The model collects: - Time series of organizational metrics - Final organization state - Periodic snapshots (configurable) - Interaction histories

5.5 5. Initialization

5.5.1 5.1 Initial Conditions

Default initialization:

# Create initial organization
initial_size = 100
identity_categories = c("A", "B", "C", "D", "E")

# Agents initialized with:
- Random identities (uniform distribution)
- Personality traits ~ N(0,1)
- Preferences ~ N(0,1)
- Attraction = 0
- Satisfaction = 0
- Tenure = 0
- All marked as active

5.5.2 5.2 Input Data

The model can accept: - Custom identity category definitions - Specified initial organization size - Parameter configurations - Random seed for reproducibility

5.6 6. Input Data

No external data files required. All agent characteristics generated stochastically during initialization.

5.7 7. Submodels

5.7.1 7.1 Attraction Calculation

For Applicants:

Attraction = (HomophilyPref × PropSameIdentity) + 
             (DiversityPref × DiversityIndex)

5.7.2 7.2 Interaction Valence

When agents i and j interact:

Valence_ij = -|Extraversion_i - Extraversion_j| +
             (Conscientiousness_i - Extraversion_j) +
             Agreeableness_i +
             IdentityBonus + 
             ε
             
Where:
- IdentityBonus = HomophilyPref_i if same identity, 
                  DiversityPref_i if different
- ε ~ N(0, |EmotionalStability_i|)

5.7.3 7.3 Satisfaction Update

Satisfaction_i = Attraction_i +
                 mean(RecentInteractionValences) +
                 (HomophilyPref_i × PropSameIdentity) +
                 (DiversityPref_i × DiversityIndex) +
                 EmotionalStability_i

5.7.4 7.4 Turnover Decision

Threshold Model:

if (Satisfaction < TurnoverThreshold) then Leave

Probabilistic Model:

P(Leave) = BaseTurnoverRate / (1 + exp(Satisfaction × Weight))

5.7.5 7.5 Hiring Process

  1. Rank applicants by criterion (conscientiousness/fit/random)
  2. Select top N where N = CurrentSize × GrowthRate
  3. Convert selected applicants to employees
  4. Add to organization

5.7.6 7.6 Identity Diversity

Shannon Entropy:

H = -Σ(p_i × log(p_i))

Where p_i is the proportion of identity category i.

5.8 References

  • Grimm, V., Berger, U., Bastiansen, F., Eliassen, S., Ginot, V., Giske, J., … & DeAngelis, D. L. (2006). A standard protocol for describing individual-based and agent-based models. Ecological Modelling, 198(1-2), 115-126.

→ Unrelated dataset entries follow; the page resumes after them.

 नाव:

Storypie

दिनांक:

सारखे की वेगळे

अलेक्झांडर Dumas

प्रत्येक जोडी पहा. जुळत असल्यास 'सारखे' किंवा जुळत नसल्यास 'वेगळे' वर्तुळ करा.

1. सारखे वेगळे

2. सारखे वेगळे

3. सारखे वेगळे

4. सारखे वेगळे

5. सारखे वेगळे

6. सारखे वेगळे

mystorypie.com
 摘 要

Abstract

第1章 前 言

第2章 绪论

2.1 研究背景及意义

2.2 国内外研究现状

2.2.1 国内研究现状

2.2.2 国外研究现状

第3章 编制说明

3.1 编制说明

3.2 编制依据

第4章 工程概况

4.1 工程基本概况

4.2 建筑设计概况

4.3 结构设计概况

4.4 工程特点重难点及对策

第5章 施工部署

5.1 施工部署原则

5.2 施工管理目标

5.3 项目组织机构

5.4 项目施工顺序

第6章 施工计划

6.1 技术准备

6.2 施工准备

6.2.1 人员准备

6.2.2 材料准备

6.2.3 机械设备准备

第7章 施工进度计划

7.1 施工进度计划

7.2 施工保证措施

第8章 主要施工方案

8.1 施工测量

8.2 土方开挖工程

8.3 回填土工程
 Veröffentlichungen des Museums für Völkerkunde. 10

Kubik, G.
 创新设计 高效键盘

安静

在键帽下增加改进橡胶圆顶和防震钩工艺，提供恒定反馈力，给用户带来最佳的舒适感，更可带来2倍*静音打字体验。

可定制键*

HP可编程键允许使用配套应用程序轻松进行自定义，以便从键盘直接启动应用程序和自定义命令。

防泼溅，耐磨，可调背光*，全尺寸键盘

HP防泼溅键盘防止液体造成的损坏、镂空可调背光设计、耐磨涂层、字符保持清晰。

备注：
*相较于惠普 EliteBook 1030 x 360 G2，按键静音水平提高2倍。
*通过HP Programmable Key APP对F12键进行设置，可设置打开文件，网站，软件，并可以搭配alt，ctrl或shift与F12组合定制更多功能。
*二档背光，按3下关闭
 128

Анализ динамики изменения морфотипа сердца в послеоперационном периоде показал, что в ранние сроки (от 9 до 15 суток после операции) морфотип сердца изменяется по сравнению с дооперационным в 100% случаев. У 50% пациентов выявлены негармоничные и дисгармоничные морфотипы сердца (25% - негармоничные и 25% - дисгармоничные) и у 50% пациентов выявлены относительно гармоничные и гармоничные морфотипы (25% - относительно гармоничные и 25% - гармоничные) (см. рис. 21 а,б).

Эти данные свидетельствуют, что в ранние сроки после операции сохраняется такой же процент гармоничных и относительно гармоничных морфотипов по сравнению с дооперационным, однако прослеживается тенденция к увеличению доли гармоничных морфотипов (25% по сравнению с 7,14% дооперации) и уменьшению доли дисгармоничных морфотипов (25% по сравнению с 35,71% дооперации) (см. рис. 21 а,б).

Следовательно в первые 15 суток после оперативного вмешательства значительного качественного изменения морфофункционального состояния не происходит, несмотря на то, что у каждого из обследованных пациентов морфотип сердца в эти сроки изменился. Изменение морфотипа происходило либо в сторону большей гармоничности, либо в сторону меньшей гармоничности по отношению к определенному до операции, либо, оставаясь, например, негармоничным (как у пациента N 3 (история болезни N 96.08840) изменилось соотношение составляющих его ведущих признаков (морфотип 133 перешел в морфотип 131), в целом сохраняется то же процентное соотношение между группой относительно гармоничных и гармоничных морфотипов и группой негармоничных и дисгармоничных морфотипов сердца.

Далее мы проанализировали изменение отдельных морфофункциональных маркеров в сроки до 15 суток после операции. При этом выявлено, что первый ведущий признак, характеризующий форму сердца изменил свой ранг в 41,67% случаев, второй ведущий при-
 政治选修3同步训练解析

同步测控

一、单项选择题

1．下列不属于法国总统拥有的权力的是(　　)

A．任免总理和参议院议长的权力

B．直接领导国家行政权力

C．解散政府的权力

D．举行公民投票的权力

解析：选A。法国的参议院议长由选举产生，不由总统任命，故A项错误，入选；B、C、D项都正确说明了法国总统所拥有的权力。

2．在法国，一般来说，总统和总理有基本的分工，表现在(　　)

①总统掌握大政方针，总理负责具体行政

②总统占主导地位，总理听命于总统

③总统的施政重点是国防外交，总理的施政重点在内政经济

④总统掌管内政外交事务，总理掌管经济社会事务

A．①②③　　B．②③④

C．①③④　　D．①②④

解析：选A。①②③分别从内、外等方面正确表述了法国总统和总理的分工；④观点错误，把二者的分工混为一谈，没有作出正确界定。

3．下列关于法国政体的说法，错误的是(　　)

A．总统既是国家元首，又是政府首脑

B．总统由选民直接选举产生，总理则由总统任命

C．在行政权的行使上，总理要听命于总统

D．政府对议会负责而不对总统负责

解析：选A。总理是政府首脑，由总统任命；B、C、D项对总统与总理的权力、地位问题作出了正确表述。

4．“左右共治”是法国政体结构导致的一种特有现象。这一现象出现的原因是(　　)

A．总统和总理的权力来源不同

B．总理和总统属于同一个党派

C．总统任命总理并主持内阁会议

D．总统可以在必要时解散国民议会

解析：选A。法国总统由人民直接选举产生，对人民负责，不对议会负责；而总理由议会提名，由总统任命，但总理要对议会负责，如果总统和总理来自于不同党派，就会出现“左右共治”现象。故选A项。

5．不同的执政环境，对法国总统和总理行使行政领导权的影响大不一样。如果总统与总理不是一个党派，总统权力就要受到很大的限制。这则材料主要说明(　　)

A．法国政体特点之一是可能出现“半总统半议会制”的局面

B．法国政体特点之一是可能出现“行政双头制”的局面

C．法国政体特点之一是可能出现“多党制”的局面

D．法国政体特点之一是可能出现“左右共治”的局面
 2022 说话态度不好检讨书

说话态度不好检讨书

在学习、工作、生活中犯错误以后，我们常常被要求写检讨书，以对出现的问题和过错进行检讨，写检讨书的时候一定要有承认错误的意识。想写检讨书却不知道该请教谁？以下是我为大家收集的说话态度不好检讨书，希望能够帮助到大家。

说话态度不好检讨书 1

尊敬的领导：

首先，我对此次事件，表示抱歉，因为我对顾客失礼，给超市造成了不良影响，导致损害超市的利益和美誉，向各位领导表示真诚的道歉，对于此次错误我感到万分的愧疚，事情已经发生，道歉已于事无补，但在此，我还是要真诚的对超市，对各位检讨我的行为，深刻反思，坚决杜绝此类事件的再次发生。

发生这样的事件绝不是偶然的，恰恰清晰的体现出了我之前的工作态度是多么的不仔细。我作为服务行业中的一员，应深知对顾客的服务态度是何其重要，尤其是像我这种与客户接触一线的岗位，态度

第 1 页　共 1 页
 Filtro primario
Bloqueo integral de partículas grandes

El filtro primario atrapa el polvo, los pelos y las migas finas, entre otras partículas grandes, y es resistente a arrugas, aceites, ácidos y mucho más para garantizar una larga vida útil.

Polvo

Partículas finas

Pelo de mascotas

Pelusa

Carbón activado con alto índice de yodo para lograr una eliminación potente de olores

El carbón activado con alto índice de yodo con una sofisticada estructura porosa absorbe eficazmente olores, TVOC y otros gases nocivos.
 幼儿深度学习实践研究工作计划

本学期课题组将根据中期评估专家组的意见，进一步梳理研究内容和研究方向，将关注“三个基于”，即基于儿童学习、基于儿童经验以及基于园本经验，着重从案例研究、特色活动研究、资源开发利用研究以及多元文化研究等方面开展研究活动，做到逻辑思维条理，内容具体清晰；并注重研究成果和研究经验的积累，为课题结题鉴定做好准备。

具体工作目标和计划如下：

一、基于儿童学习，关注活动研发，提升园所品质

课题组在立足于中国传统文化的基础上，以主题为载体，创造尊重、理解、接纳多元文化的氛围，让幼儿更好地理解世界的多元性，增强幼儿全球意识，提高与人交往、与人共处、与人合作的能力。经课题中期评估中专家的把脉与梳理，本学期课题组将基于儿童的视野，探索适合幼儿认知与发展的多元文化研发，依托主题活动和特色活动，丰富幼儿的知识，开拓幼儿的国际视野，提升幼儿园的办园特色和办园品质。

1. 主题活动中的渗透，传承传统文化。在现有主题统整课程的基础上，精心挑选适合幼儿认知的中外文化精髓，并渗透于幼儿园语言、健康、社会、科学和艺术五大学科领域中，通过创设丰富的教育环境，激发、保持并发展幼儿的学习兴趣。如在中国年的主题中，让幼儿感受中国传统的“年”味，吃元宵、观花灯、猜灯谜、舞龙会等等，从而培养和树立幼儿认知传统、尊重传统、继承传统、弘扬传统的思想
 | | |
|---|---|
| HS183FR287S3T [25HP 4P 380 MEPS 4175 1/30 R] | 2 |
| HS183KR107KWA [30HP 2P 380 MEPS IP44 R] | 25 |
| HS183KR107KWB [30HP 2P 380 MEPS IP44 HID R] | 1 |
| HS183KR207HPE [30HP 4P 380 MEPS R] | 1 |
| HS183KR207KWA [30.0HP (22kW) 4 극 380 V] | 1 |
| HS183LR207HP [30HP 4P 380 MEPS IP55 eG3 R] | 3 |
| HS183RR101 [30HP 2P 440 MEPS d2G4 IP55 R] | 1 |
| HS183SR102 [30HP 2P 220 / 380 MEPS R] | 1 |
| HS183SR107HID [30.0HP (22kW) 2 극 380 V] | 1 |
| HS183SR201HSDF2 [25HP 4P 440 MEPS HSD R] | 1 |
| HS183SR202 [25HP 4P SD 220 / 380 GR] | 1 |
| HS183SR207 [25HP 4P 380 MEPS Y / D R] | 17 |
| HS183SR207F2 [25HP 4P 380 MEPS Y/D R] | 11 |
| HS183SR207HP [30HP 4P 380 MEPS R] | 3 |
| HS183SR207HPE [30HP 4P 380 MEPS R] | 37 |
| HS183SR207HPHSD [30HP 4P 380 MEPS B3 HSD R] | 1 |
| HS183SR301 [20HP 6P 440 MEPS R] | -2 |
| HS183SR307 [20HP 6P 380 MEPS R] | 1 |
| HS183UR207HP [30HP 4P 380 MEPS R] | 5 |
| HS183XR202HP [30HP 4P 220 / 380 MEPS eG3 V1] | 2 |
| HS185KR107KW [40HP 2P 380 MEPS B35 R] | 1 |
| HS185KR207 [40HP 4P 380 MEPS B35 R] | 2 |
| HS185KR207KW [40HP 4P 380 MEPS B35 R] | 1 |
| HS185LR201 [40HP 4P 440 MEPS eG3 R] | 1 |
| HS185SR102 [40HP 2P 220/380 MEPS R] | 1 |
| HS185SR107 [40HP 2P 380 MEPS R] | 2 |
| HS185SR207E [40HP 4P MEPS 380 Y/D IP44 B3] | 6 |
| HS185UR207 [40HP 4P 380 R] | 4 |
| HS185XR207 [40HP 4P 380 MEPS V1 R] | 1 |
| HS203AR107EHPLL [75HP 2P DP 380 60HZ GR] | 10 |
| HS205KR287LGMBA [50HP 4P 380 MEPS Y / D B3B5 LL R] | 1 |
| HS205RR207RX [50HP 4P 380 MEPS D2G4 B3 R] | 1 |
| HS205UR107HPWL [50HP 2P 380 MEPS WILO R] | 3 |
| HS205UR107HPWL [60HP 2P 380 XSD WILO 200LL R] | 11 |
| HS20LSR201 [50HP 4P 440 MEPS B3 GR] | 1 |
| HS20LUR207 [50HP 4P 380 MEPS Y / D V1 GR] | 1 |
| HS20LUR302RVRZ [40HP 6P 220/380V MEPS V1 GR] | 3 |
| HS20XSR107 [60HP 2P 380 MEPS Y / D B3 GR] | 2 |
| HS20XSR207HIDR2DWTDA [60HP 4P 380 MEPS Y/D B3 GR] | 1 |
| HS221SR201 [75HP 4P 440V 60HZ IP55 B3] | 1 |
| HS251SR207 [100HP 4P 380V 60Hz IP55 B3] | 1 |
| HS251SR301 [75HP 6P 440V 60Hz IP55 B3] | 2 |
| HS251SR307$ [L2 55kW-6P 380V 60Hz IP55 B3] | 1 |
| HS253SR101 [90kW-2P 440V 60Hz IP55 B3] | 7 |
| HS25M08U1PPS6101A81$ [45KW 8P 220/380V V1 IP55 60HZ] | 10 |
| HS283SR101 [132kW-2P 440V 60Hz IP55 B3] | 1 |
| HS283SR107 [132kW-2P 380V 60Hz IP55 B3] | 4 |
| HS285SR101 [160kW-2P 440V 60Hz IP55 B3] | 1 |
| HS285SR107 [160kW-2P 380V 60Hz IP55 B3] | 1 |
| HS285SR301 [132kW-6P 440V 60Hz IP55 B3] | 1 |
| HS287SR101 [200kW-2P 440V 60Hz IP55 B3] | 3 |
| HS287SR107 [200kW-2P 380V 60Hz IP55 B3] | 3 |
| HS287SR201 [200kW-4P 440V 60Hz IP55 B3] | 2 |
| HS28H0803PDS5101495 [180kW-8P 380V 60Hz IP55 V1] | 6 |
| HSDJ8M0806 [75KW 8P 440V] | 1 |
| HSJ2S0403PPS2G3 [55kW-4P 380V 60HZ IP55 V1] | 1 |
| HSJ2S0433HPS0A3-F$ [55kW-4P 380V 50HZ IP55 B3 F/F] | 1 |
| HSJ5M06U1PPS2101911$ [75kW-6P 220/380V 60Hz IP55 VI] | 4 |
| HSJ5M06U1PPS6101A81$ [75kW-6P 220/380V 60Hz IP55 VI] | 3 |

  • Grimm, V., Berger, U., DeAngelis, D. L., Polhill, J. G., Giske, J., & Railsback, S. F. (2010). The ODD protocol: A review and first update. Ecological Modelling, 221(23), 2760-2768.

  • Grimm, V., Railsback, S. F., Vincenot, C. E., Berger, U., Gallagher, C., DeAngelis, D. L., … & Ayllón, D. (2020). The ODD protocol for describing agent-based and other simulation models: A second update to improve clarity, replication, and structural realism. Journal of Artificial Societies and Social Simulation, 23(2), 7.